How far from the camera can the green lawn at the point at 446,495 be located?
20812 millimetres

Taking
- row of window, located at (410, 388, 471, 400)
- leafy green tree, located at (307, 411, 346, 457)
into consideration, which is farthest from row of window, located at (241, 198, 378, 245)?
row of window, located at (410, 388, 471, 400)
______
__What the task requires__
List every line in the entries above that contains the string "from". Treat uppercase and lowercase letters as different.

__Output below__
How far from the camera can the green lawn at the point at 446,495 be located?
into consideration, which is farthest from row of window, located at (241, 198, 378, 245)?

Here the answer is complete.